The theme to this individual blog is “It is time to grow up”

Last weekend my boyfriend and I went to Springboard tasting room in local Ellensburg, Washington. It is a nice quiet little hole in the wall at the corner of Main street and 4th.

I have been visiting this tasting room off and on to see the changes, for about a year and a half now. They not only serve wine, but also coffee. They used to promote other local companies, but not anymore.

My Boyfriend is always asking to tell him the differences in wines. I told him about this interesting (notable <at the time> to me) wine. It is not notable for its quality, but rather for a flaw.

Now please note that, this theory of this wine is subjective to who you talk to.

This wine here is unique and interesting. All the whites for the tasting, exhume a “Petrol” aroma. I am glad the reds did not.

From what I understand….Springboard is becoming more known for this “Petrol” quality in almost all of the white wines that they produce.

When I first visited over a year ago, not all the wines had this quality, and it is leading me to think that there is a flaw that is being overlooked, or the winemaker sees a market for it.

It makes my wheels in my mind turn because there are little if no rules on winemaking in the United States. If this were to be produced in the European regions, it may have been dumped or processed for something else.

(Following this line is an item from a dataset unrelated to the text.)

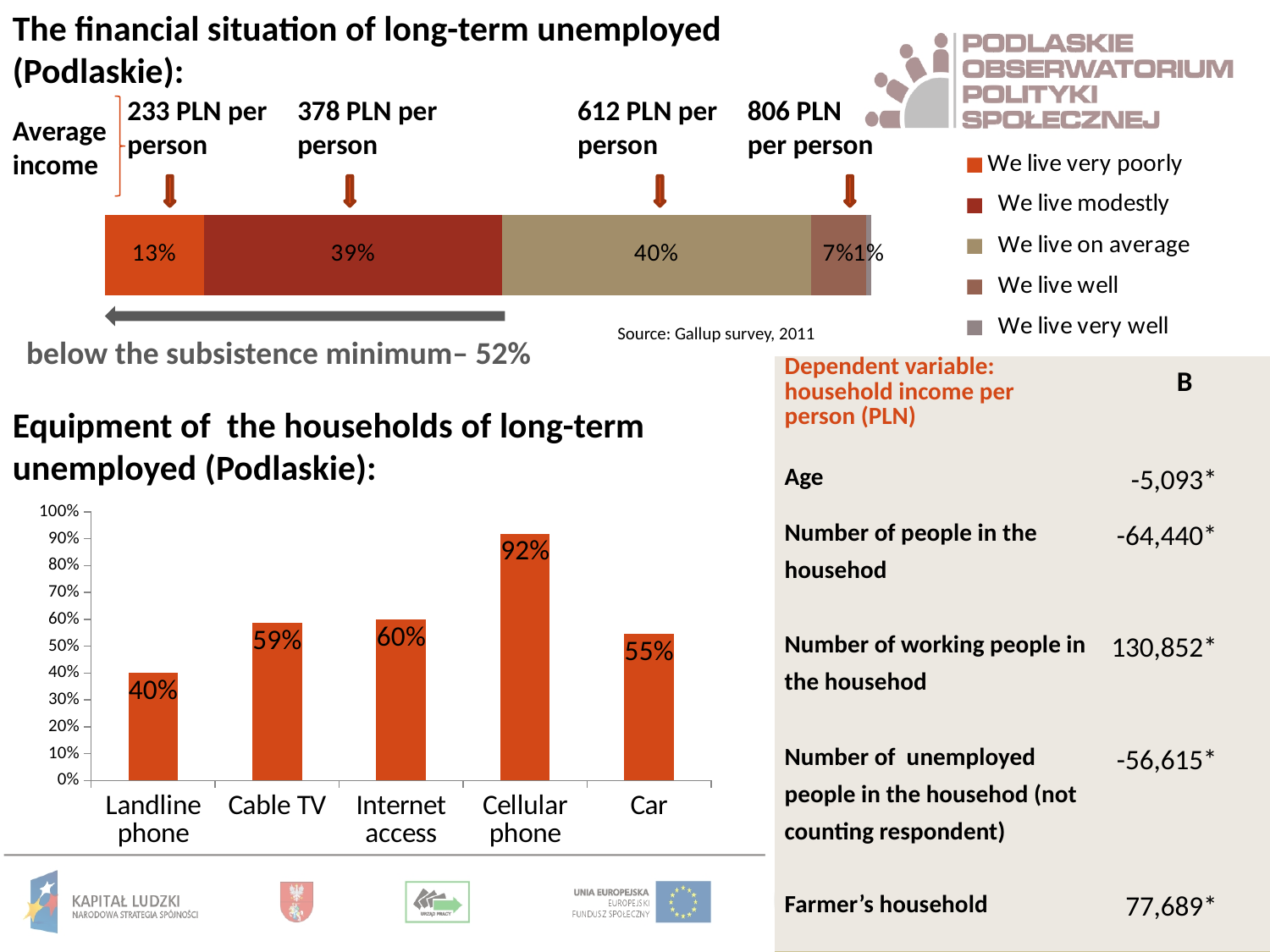
In the 'Equipment of the households of long-term unemployed (Podlaskie)' chart, what is the difference between the values for Cellular phone and Car? 37% In the 'Equipment of the households of long-term unemployed (Podlaskie)' chart, which category has the lowest value? Landline phone In the 'Financial situation of long-term unemployed (Podlaskie)' stacked bar, what share of respondents say 'We live modestly'? 39% In the 'Equipment of the households of long-term unemployed (Podlaskie)' chart, which is larger, the value for Car or the value for Landline phone? Car In the 'Financial situation of long-term unemployed (Podlaskie)' stacked bar, what is the combined share of 'We live very poorly' and 'We live modestly'? 52% What kind of chart is the 'Equipment of the households of long-term unemployed (Podlaskie)' chart? bar chart In the 'Equipment of the households of long-term unemployed (Podlaskie)' chart, which category has the highest value? Cellular phone How many entries does the legend of the 'Financial situation of long-term unemployed (Podlaskie)' chart list? 5 In the 'Equipment of the households of long-term unemployed (Podlaskie)' chart, what is the value for Landline phone? 40% In the 'Equipment of the households of long-term unemployed (Podlaskie)' chart, how many categories are shown? 5 In the 'Equipment of the households of long-term unemployed (Podlaskie)' chart, what is the value for Cellular phone? 92% In the 'Financial situation of long-term unemployed (Podlaskie)' stacked bar, what share of respondents say 'We live very poorly'? 13%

“Memories are not just the past. They determine our future.”

Now this is definitely a dessert style wine. It is elevated at the 19.5% alcohol rate. It is almost like taking in diesel fumes when breathing in before a sip, and even after, you might be able to breath fire, quite by accident.

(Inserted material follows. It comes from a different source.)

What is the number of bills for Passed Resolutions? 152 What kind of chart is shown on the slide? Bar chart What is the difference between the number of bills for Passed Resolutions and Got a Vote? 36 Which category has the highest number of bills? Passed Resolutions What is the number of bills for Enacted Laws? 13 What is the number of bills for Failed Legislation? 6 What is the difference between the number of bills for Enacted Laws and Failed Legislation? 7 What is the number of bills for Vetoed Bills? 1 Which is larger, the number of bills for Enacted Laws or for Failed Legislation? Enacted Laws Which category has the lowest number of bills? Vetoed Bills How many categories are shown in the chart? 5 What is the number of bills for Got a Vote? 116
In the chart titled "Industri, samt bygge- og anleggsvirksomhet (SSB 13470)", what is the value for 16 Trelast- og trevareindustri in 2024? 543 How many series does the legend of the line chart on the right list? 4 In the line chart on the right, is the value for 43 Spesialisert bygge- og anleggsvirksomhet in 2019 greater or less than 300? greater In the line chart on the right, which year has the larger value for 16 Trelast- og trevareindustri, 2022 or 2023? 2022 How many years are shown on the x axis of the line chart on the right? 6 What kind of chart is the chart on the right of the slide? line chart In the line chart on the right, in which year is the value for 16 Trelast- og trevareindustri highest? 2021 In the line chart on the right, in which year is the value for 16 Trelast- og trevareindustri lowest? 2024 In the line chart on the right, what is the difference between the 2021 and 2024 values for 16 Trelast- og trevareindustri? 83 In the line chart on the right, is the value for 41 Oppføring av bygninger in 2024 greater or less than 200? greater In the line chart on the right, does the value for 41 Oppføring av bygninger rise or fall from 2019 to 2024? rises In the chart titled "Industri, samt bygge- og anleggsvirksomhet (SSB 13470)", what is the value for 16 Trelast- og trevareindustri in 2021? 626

I liked this wine and this strange quality, till I noticed what my boyfriend observed a few days later. We had bought a bottle, and took it home. We have a habit of pairing everything we eat with something new, to open up the senses. Sadly though, this wine has become not what it was meant for. We have been shooting it like a bad tequila, with a chaser. When I realized what we had come to with this wine, I knew it was not what I used to see it as.

My boyfriend asked me if I felt like there was something wrong with it, because he saw the change in approach too. So we did some research online, and in my wine books. Apparently this interesting and strange aroma is a wide known flaw in some countries and is desired in others. The tasting room assistant admitted to knowing there was this aroma, as well as commented on how it draws a certain crowd.

I am still using the rest of it as shooters while suffering through my homework. For someone who drinks almost daily, it does not really pack a punch, but I am still intrigued but annoyed that it brings out memories like wine normally does.

I am finishing the bottle (375 mL), but I will never buy that wine again. It’s like a bad relationship. You need closure, but once its done, its over. And now, I know what that wine fault is when I move forward in my trails to other wines.

NOW, more power to a company that can find people who like this wine issue. I can see this in the Pacific Northwest where other rustic men, and women like this style, but I will not be advising people try it as amazing.

This wine in my opinion is something that you can use to compare things that you are really looking for and really not.

If you are more interested in better understanding what we experienced, you can read up more on the subject in this article “Petrol” is a flaw in young Riesling: Olivier Humbrecht

Now in growing up, it is always fascinating to me to see what we believed in the past, and why what we felt was right, or wrong.